You read that right: “the original 1982 cut of E.T. the Extra-Terrestrial is better than the 2002 re-release!” Sometimes digital fine-tuning and additional footage can enhance a movie, but E.T. was one case where it was absolutely unnecessary. Explore why the updated 2002 re-release is the lesser of the two cuts as we celebrate the 40th Anniversary (as of June 11th) of E.T.!
The re-release came out in March 2002; and to celebrate the 20th Anniversary, director Steven Spielberg made changes to this masterpiece a la George Lucas and the Original Trilogy of Star Wars (and then the Prequels in the first Blu-ray release). Over the years, film buffs and various fans of E.T. shared their dislike of this and it didn’t go unnoticed by Spielberg.
The changes were mostly enhanced special effects: new scenery in the background, lighting on the spaceship, even giving Elliot’s cape a flapping in the wind effect to match the look from the poster and Spielberg’s “Amblin” logo. Not terrible changes, mostly. But then you come to the biggest, most noticeable change of all…
E.T. was no longer a mechanized puppet; no, they made him a digital character. In this way, he could make more “realistic” faces and reactions than the previous incarnation. He smiled, he blinked, he hopped! No more waddling for this alien; it was now the story of “Hopalong E.T.”! He was the stuff of sugar-coated nightmares…

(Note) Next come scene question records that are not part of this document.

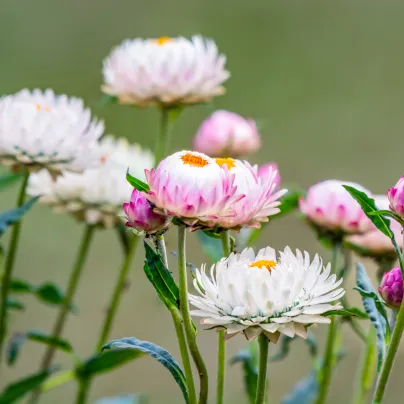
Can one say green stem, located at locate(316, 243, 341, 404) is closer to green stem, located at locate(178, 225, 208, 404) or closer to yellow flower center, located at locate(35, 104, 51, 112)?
green stem, located at locate(178, 225, 208, 404)

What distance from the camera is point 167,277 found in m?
0.64

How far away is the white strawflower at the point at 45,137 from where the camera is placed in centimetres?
87

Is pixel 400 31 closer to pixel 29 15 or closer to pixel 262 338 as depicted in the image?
pixel 29 15

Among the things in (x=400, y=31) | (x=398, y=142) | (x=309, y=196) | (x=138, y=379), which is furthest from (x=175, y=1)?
(x=309, y=196)

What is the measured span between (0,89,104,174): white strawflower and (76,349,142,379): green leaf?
21 cm

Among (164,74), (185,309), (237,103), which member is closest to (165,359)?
(185,309)

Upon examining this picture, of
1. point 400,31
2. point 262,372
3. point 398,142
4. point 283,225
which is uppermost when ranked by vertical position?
point 400,31

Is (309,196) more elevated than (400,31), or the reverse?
(400,31)

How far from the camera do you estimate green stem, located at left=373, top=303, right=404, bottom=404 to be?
0.62m

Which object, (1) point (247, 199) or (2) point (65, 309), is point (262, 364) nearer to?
(1) point (247, 199)

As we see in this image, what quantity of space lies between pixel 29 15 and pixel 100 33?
403 mm

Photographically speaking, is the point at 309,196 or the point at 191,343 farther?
the point at 309,196

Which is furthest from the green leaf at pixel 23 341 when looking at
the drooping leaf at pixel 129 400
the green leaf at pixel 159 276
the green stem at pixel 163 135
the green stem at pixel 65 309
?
the green leaf at pixel 159 276

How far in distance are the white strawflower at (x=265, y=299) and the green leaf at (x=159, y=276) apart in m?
0.03
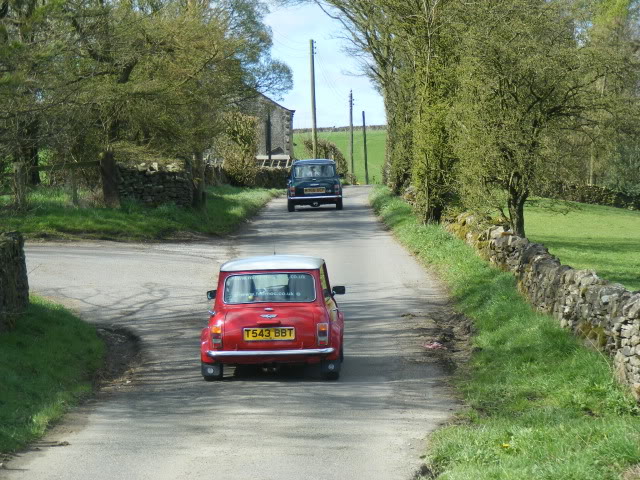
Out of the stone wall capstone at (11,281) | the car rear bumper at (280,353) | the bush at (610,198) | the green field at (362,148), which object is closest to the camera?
the car rear bumper at (280,353)

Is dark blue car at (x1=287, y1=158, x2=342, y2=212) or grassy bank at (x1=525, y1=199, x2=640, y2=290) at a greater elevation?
dark blue car at (x1=287, y1=158, x2=342, y2=212)

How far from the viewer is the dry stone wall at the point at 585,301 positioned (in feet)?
33.3

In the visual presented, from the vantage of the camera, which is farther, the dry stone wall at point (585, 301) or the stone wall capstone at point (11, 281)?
the stone wall capstone at point (11, 281)

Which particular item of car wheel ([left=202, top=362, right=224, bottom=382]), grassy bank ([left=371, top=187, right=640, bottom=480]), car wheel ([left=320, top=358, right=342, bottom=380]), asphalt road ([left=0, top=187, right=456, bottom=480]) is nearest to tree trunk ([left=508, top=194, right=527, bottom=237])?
asphalt road ([left=0, top=187, right=456, bottom=480])

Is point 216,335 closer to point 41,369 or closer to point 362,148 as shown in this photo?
point 41,369

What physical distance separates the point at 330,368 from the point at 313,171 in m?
31.3

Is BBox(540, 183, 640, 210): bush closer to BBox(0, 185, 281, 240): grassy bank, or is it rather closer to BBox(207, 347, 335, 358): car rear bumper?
BBox(0, 185, 281, 240): grassy bank

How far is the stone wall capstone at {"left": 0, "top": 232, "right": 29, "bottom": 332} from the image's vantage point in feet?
44.5

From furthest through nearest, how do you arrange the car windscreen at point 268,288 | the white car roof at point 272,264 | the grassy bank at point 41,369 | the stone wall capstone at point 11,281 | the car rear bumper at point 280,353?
the stone wall capstone at point 11,281 < the white car roof at point 272,264 < the car windscreen at point 268,288 < the car rear bumper at point 280,353 < the grassy bank at point 41,369

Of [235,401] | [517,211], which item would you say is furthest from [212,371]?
[517,211]

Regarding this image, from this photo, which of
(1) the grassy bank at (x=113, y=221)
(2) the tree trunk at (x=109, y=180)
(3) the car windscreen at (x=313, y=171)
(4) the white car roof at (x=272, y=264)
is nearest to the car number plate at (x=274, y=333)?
(4) the white car roof at (x=272, y=264)

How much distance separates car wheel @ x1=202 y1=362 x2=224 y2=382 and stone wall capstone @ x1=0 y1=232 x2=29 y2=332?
10.4 ft

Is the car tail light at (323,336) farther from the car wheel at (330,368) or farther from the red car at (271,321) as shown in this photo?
the car wheel at (330,368)

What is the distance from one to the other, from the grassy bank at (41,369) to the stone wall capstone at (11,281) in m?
0.20
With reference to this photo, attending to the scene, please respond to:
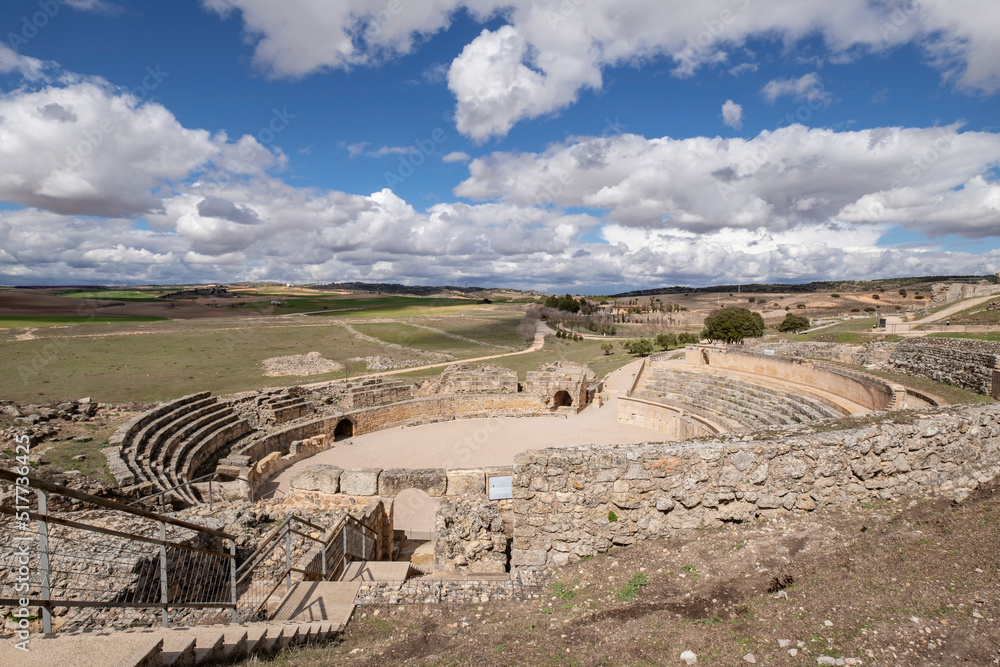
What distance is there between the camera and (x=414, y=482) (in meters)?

Did I say this was the most noticeable change? I meant the digital omission of all guns in the hands of the federal agents replaced with walkie-talkies. People noticed; people thought it was a bit daffy. Even I, being no fan of guns, thought this change was a tad ridiculous and unrealistic. Apparently Spielberg’s reason for this change was to make the movie more family-friendly.
John Ambrose, a Geek News Now (GNN) writer and fan of the original cut had this to say on the subject: “I almost always prefer to see ANY film in it’s original form, as the writer and director originally intended to have the viewer interpret it. The removal of guns in the remaster was silly. You have federal agents going after an alien that they know nothing about, unarmed? That’s a ridiculous plot point on multiple levels.”
Suffice to say Spielberg put the weapons back as of the 30th Anniversary Blu-ray release.
Among the new footage includes a scene in Elliot’s mother’s bathroom. Elliot explains to E.T. where water comes from and then answers a phone call from his mother while E.T. explores the bathroom and climbs into the tub where the former has drawn a bath. Thinking E.T. is drowning, Elliot hauls him out, but E.T. purposefully falls right back in again to his own amusement and Elliot’s bemusement.
Much like the other additional footage where we see Elliot’s mother pick up her other two kids — Mike and Gertie — on Halloween, this is really just some filler. Neither scene adds anything important to the movie; they both just take more time out of your life.
At a Q+A for a 30th Anniversary screening of Spielberg’s Raiders of the Lost Ark (1981), the director said of the updated cut of E.T.: “there were certain brilliant, but rough around the edges close ups of E.T. that I always felt, if technology ever evolves to the point where I can do some facial enhancement for E.T. , I’d like to.”
David Furr, GNN’s writing staff supervisor, added his take on changing E.T.: “Do people ‘update’ and ‘change’ the Mona Lisa? The pyramids? The great wall of China? No you don’t mess with a masterpiece. Same reasons I don’t like live action Disney remakes.”
If you’re having trouble choosing between the original and 2002 re-release cuts of E.T. the Extra-Terrestrial, take my advice: choose the original! If Steven Spielberg was truly aiming to take a cue from comrade George Lucas’ book and revisit his work with new technology years later, well… He certainly did that; but it wasn’t a good result. Like the saying goes: “less is more”… So true is this idea when it comes to most movies. What’s more, there’s something magically perfect about an original cut’s imperfections.